Sensitization to arylamines such as p-phenylenediamine is frequently diagnosed in patients with allergic contact dermatitis. Reactive metabolites of p-phenylenediamine might be produced in the skin by O-acetylation of N-hydroxylamines catalysed by local N-acetyltransferases (NATs). In this study, we tested whether genetic polymorphisms of NATs, which are known to affect enzyme activity, may influence the susceptibility to para-substituted arylamine-induced contact eczema. Using polymerase chain reaction and restriction enzyme analysis, the distribution of polymorphisms of NAT1 and NAT2 was investigated in 88 patients sensitized to para-substituted aryl compounds and 123 healthy controls. NAT2 rapid acetylators, i.e. carriers of the NAT24 wild-type allele, were more common in the contact allergy (44%) than in the healthy control group [30%; P = 0.042, odds ratio 1.9 (95% confidence interval, CI 1. 05-3.27)]. Slow acetylators carrying the NAT25b/26a genotype were significantly less frequent among patients [13% vs. 38% in controls; P = 0.009, odds ratio 0.39 (95% CI 0.19-0.78)]. The carriage rate of the NAT110 allele, which is supposed to encode for a rapid NAT1 phenotype, was not significantly different between patients and controls [43% vs. 36%; odds ratio 1.5 (95% CI 0.88-2.68)]. Interactions between NAT24 and NAT110 were suggested by the increased frequency of the NAT24/NAT110 haplotype in patients (27%) compared with controls [15%; P = 0.039, odds ratio 2.1 (95% CI 1.04-4.04)]. As the NAT1 and NAT2 encoding genes are located in close proximity on chromosome 8p22, the latter finding could at least partly be due to genetic linkage. In fact, a linkage disequilibrium between NAT24 and NAT110 was observed in the contact allergy (P = 0.0025) and in the control group (P = 0.042). Our data indicate an association between the NAT24/NAT110 haplotype and contact sensitization to para-substituted aryl compounds. Therefore, acetylation may either enhance contact sensitization or NAT24 and NAT110 might be linked to an unknown susceptibility factor.

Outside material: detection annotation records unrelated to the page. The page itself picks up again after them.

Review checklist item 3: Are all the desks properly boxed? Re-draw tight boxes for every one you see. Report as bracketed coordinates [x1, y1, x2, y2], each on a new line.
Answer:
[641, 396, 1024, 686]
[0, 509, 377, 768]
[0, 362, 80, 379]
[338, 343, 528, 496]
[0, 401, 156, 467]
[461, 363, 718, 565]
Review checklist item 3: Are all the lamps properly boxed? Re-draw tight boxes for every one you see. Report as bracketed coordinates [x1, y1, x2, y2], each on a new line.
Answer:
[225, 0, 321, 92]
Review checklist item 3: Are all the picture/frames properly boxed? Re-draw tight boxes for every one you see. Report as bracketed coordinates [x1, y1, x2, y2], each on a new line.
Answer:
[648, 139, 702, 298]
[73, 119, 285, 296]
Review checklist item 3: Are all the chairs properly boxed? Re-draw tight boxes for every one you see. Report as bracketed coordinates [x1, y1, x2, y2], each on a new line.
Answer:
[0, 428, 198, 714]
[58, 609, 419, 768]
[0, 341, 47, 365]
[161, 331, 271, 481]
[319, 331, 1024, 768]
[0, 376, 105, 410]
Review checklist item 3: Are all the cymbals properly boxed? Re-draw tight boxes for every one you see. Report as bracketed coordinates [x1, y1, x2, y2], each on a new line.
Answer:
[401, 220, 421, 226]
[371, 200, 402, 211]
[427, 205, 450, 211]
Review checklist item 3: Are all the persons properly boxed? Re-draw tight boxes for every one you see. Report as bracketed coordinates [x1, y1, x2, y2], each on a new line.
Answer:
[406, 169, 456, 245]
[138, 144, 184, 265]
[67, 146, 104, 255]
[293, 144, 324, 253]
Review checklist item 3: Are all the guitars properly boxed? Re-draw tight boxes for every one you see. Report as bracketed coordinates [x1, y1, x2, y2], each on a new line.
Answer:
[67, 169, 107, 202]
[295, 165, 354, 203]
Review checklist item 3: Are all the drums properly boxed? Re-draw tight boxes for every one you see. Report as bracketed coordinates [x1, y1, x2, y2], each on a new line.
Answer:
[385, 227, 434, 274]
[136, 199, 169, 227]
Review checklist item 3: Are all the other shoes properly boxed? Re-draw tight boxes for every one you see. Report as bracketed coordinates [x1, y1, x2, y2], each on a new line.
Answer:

对诸如对苯二胺等芳基胺类物质敏感,在过敏性接触性皮炎患者中经常被诊断出来。对苯二胺的反应性代谢产物可能在皮肤中由局部N - 乙酰转移酶(NATs)催化的N - 羟胺的O - 乙酰化产生。在本研究中,我们测试了已知会影响酶活性的NATs基因多态性是否可能影响对对位取代芳基胺诱导的接触性湿疹的易感性。使用聚合酶链反应和限制性酶切分析,研究了88例对对位取代芳基化合物敏感的患者和123名健康对照中NAT1和NAT2多态性的分布情况。NAT2快速乙酰化者,即NAT24野生型等位基因的携带者,在接触性过敏患者中更为常见(44%),高于健康对照组[30%;P = 0.042,优势比1.9(95%置信区间,CI 1.05 - 3.27)]。携带NAT25b/26a基因型的慢乙酰化者在患者中显著较少见[患者中为13%,对照组中为38%;P = 0.009,优势比0.39(95%CI 0.19 - 0.78)]。推测编码快速NAT1表型的NAT110等位基因的携带率在患者和对照组之间无显著差异[43%对36%;优势比1.5(95%CI 0.88 - 2.68)]。与对照组[15%;P = 0.039,优势比2.1(95%CI 1.04 - 4.04)]相比,患者中NAT24/NAT110单倍型的频率增加,提示NAT24与NAT110之间存在相互作用。由于NAT1和NAT2编码基因在8号染色体p22上位置紧密相邻,后一发现至少部分可能是由于基因连锁。事实上,在接触性过敏患者(P = 0.0025)和对照组(P = 0.042)中均观察到NAT24与NAT110之间存在连锁不平衡。我们的数据表明NAT24/NAT110单倍型与对对位取代芳基化合物的接触致敏之间存在关联。因此,乙酰化可能增强接触致敏,或者NAT24和NAT110可能与一个未知的易感因素相关联。